Class Conflict on Campus

For many college students, their college years, which they hoped would be the door to financial success and a dream career, have become a dark nightmare of escalating debt.  Not as many doors are opening for them as they once imagined. The unemployment rate of college graduates has risen.  The bright future has been dimmed by the heavy weight of the numbers they see on their student loan repayment account.

Student loan debt risen been out of control for the past ten years and continues to skyrocket.  Student loan debt now stands at $1.5 Trillion  and increases due to interest accumulation.  And since many college graduates are leaving college and not obtaining jobs with high salaries, this huge amount of debt can be career and life crushing. 

For example, on person noted in a CNBC article saw his original student loan increase from the original $55,000 to over $300,000 today.

In The Communist Manifesto, Marx and Engels wrote:

“The history of all hitherto existing society is the history of class struggle…In the earlier epochs of history, we find almost everywhere a complicated arrangement of society into various orders, a manifold gradation of social rank….a fight that each time ended, either in a revolutionary reconstitution of society at large, or in the common ruin of the contending classes.”

It is interesting to look at the social-economic position of American college students from this point of view to see if the facts of the college environment fit the class struggle model   There are two facts of college student life that exist on the majority of today’s campuses: the increasing efforts of college administrations to control the behavior and speech of students; and the unprecedented transfer of wealth from the students to the administrators and professors of colleges and universities through student loan debt.

Today’s college campuses have become a social-political microsystem; a place that has its own set of speech rights, its own economy, its own class structure.

The essence of class struggle was that it always involved two social groups: oppressors and the oppressed. The oppressors had control and would compel the oppressed to work for the oppressors and create wealth for them.

The result of this wealth transfer was that the oppressed were never able to overcome the constraints the oppressors impose upon them.  The oppressors were always the powerful, dominant class and maintained their  political and economic control.

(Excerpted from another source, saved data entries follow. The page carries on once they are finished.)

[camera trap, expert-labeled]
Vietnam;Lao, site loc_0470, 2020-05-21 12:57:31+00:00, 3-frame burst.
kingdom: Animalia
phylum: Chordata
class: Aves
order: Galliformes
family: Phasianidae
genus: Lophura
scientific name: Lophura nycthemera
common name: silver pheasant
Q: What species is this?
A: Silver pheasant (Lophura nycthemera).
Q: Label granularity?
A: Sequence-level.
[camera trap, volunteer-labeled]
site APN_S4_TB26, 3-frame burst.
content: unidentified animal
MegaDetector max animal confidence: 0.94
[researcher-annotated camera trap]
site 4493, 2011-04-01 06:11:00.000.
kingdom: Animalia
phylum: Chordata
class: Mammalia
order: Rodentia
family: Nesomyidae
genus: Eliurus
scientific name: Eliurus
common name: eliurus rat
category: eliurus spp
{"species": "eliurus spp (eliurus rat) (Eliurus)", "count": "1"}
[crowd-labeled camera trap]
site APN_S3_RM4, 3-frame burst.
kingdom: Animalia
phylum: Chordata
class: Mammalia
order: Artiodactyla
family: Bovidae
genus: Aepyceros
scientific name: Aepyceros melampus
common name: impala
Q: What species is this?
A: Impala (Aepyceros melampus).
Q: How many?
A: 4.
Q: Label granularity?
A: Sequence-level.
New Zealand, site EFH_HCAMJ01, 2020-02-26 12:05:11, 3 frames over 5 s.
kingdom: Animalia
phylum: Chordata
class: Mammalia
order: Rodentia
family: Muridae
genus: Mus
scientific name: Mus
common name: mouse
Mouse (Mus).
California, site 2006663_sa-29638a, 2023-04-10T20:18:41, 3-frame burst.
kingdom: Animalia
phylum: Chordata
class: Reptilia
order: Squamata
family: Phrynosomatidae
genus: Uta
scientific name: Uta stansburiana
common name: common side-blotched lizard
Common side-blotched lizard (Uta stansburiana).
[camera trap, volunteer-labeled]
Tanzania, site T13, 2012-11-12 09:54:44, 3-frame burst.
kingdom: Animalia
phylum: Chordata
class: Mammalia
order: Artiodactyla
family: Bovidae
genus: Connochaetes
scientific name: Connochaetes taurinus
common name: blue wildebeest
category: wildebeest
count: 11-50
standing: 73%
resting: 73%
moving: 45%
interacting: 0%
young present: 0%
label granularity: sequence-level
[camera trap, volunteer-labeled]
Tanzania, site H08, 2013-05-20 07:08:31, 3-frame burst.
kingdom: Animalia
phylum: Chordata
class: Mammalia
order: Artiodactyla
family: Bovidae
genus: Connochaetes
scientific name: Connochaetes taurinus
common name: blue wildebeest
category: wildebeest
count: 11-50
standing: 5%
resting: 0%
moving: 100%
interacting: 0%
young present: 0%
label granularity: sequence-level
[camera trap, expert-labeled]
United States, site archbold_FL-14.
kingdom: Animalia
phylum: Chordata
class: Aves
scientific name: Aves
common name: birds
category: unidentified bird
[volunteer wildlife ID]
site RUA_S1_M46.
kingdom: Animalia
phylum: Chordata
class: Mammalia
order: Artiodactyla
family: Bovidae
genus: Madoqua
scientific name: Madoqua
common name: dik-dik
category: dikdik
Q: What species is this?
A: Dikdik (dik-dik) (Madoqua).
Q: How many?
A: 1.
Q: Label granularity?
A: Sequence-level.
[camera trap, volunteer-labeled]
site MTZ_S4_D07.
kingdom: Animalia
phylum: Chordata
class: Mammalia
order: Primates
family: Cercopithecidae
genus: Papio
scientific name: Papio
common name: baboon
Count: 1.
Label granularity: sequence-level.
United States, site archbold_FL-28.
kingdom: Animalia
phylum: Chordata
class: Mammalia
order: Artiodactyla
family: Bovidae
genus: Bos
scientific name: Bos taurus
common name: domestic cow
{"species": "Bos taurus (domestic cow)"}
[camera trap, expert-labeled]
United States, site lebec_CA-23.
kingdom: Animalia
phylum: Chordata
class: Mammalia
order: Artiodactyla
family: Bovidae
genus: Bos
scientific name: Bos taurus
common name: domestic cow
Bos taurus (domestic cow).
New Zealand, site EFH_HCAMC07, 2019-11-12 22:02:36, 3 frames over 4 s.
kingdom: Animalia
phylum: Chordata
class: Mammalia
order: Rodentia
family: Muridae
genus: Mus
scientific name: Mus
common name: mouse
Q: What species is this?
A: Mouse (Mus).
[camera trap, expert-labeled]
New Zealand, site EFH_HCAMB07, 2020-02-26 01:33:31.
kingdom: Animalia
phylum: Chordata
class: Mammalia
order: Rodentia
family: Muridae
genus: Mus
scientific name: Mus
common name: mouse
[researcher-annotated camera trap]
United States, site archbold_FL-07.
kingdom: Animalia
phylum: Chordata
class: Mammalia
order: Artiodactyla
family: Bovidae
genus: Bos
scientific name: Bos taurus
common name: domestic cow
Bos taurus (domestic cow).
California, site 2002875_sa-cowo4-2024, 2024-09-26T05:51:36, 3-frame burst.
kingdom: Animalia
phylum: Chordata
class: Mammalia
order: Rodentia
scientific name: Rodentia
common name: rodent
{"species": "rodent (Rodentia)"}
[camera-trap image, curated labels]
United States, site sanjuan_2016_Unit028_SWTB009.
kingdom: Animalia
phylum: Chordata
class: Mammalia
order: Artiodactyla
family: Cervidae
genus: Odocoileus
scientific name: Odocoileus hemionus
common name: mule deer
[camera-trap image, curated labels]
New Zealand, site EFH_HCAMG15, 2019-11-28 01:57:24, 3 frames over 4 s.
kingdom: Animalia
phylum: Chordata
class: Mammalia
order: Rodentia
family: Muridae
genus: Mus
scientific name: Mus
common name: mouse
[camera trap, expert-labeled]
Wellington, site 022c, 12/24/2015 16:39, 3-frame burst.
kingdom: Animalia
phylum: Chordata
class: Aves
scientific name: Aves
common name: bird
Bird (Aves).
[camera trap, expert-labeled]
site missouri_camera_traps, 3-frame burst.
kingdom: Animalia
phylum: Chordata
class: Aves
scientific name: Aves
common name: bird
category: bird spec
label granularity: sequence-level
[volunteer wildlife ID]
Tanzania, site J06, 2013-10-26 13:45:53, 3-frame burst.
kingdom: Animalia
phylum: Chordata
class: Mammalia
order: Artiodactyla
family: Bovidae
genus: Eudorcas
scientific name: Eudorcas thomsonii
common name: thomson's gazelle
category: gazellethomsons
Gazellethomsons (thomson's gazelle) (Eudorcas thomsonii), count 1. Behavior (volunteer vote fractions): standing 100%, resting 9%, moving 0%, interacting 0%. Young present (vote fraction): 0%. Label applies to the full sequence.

In 2017 The Evergreen State College attempted to block white students from an event concerning racial issues, and a liberal professor who protested was threatened and forced to resign, revealing that this oppression has taken a more extreme and dangerously anti-free speech turn.  Other collegiate attempts at controlling behavior included the attempted legal supervision of students’ sexual private behavior. On multiple campuses, students were asked for consent for each and every sexual act, a violation of common American principles of privacy regarding personal behavior that were used in Obergefell and other same sex behavioral rights legal arguments.

And while many campuses have lovely trees and foliage and a calm atmosphere, a palpable pall of oppression has slowly, like a dark shadow, crept over them and occupied the psyches of the students.

Polls prove that the great majority of professors at colleges are liberal, which means they preach the liberal agenda.  It’s interesting to see what this agenda has become in recent years, what college students now have to endure, and whether it’s an oppressive agenda or not.

The two biggest areas of liberal control are the behavior of students toward each other and the issue of free speech on campus.  The college environment used to be an isolated environment where students could talk about politics, religion, race and any other topic.

Now their speech is being carefully monitored and controlled, and there’s no doubt that since these new “programs” of free speech deprivation are all singing from the same songbook, that the songbook is being written in Washington by the Federal bureaucracy.  The Berkeley campus of the University of California has been plagued by anti-free speech demonstrations.

Since liberal professors outnumber conservatives twelve to one, it’s then accurate to state that the oppressive environment of speech control, and the post-graduation transfer of wealth has been created by liberalism.  This is why the ideology of liberalism attacks capitalism: it is a distraction from the real economic and free speech oppression students experience in college today.

The involuntary servitude of Illinois college public university graduates is proven by the high pensions persons in SURS (State Universities Retirement System) receive as pensions.  Because of these high pensions, today half of the tuition students pay at Illinois public universities goes only to pensions.  Today the top 200 Illinois state university retirees receive from $200,000 to $581,000 a year. In California, tuition is increasing and the AP reports this is due to increases in pension costs.  University of California’s pensions have skyrocketed since 2012, the Obama era, and there’s now 5,400 UC retirees receiving pensions over $100,000 per year plus benefits.

Of all public employees, those working at public universities have been the most exploitive of Americans.   These Americans are the college students who take out student loans.  The most important fact of the student loan crisis is that the high tuition rates are not necessary.  The tuition students pay at public universities does not go to fund their education: it goes to fund the exorbitant salaries and pensions of the college professors and administrators.  The student loan system can be seen as a clever scheme of involuntary servitude, and the core of the class struggle the ideology of college liberalism has sneaked into American society.

The invasion into the private sex lives of college students has been perpetuated by liberal, not conservative, colleges.  Liberalism has become an ideology of control and financial exploitation.  Today’s college students are told the big corporations and robber barons of the past exploited the workers, but now it’s time for students to consider how their chains of indebtedness have been forged by the liberals who run higher education.